Imagino que todo esto les resultará familiar a buena parte de los que vivimos en este siglo, especialmente a todos aquellos que vuelan lejos de la tierra que los vio crecer, persiguiendo el ideal de una vida mejor. Pues las migraciones parecen condición sine qua non de las aves de paso, que, como por instinto, siguen las corrientes, siempre en busca de la pradera con el verde más brillante.
Y es que la globalización ha permitido, entre otras cosas, que personas de distinta procedencia se entremezclen y conozcan otras formas de hacer y entender el mundo. Sin duda que, ponerse en los zapatos del otro, respirar su mismo aire y entender su coyuntura, nos enriquecen y expanden nuestros horizontes. Pero, al mismo tiempo, puesto que somos seres limitados, parece inevitable que esa extensión de suelo vital provoque también que la superficie de nuestro mar esté cada vez más cerca del fondo.
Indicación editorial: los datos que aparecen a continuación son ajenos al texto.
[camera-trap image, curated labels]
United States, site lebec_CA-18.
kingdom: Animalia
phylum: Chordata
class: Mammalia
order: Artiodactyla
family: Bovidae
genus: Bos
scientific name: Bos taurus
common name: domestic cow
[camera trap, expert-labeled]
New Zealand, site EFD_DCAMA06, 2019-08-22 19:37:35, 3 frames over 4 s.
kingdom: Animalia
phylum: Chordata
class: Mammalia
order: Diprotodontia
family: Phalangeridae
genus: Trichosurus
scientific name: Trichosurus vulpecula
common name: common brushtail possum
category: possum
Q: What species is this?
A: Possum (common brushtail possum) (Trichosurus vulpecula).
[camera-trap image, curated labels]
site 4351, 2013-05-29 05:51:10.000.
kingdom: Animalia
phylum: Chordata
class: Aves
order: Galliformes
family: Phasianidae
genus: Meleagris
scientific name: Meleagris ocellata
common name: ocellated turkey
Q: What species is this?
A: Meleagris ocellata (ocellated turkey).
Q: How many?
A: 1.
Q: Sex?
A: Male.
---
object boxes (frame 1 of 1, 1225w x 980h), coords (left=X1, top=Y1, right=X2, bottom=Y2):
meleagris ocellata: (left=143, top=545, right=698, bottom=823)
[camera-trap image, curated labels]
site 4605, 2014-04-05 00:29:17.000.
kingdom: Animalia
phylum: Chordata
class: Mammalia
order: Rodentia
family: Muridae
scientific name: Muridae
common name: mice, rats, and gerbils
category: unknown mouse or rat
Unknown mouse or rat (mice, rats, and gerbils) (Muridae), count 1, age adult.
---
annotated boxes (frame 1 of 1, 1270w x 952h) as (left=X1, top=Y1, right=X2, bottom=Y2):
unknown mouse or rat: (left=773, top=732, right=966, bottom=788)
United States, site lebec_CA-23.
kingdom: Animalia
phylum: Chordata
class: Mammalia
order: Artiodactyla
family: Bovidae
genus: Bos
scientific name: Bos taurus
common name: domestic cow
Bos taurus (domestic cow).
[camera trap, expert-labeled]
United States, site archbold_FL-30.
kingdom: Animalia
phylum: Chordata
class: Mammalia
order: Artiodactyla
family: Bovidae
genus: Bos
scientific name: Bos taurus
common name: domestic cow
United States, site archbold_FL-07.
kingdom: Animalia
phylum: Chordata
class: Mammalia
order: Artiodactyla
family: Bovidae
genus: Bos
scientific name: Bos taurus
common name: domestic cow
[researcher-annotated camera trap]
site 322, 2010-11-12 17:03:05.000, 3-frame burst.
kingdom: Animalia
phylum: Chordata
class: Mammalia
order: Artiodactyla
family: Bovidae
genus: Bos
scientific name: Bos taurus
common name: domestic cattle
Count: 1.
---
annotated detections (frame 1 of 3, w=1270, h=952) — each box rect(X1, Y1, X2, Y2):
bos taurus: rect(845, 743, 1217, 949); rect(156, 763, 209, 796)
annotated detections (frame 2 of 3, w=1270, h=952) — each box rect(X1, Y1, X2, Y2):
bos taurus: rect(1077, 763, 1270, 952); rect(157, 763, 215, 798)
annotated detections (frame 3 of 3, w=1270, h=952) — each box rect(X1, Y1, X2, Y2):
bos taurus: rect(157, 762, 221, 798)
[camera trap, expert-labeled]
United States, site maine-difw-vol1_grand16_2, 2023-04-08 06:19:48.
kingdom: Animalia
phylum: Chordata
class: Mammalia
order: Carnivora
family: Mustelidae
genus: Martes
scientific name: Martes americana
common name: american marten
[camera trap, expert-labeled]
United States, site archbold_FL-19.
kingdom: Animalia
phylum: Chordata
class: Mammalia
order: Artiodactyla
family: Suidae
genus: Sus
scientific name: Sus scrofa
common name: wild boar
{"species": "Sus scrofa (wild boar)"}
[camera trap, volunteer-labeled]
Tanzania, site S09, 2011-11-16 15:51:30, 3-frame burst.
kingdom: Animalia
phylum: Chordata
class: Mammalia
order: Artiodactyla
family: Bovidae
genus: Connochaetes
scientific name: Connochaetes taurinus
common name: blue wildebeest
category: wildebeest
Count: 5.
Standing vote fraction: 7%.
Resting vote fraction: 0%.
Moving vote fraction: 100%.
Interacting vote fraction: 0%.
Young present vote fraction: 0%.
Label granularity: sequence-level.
Es decir, de alguna manera, la identidad de los individuos se ensancha, pero se aplana.
Si se piensa, el carácter se va forjando con todo aquello que uno percibe e imprime en el mundo desde que se es bien niño. Con las tradiciones que componen su cultura, con la cadencia que tiene su lengua, con la manera que tienen de relacionarse las personas, con su gastronomía, con sus condiciones climatológicas, sus estilos de vida, sus celebraciones y sus lutos, entre tantas. Así pues, el nómada estacional del siglo veintiuno va transitando por diversos destinos con un pie en sus circunstancias presentes y otro en todas aquellas que forjaron su proceder y su forma de expresión. Esta dicotomía va dilatándose gradualmente a medida que el individuo va perdiendo contacto con sus raíces, y esto, de alguna manera, deja un hondo signo de interrogación en su identidad. Pues acostumbrados a desenvolvernos en la vida acorde a la idiosincrasia de nuestro lugar de origen, forzadamente tendremos que proceder de distinta manera en el nuevo destino, tal y como lo exija su entorno actual.
Quizás ese acostumbrarnos a desacostumbrarnos de todo, sea lo que nos deja un extraño sabor de boca, una sensación de sentirnos crónicamente foráneos, o como cantó Facundo Cabral, ‘no soy de aquí, ni soy de allá’. Pues, por mucho que uno logre construirse un proyecto allí donde vaya, nunca sentirá pertenecer a ese lugar enteramente. De la misma manera, por mucho que se procure volver al lugar de origen, ya las calles, los árboles y las plazas que le vieron crecer le habrán olvidado, y solo podrán verlo como un visitante más. Quizás también por esto mismo, las aves de paso se ven obligadas a responder con más ahínco las incógnitas que se despiertan en sus adentros, para, al menos, no sentirse ajenas cuando se ven reflejadas en los vidrios de los trenes y poder hallar un hogar entre sus cuatro costados, dondequiera que les lleven las corrientes de la vida.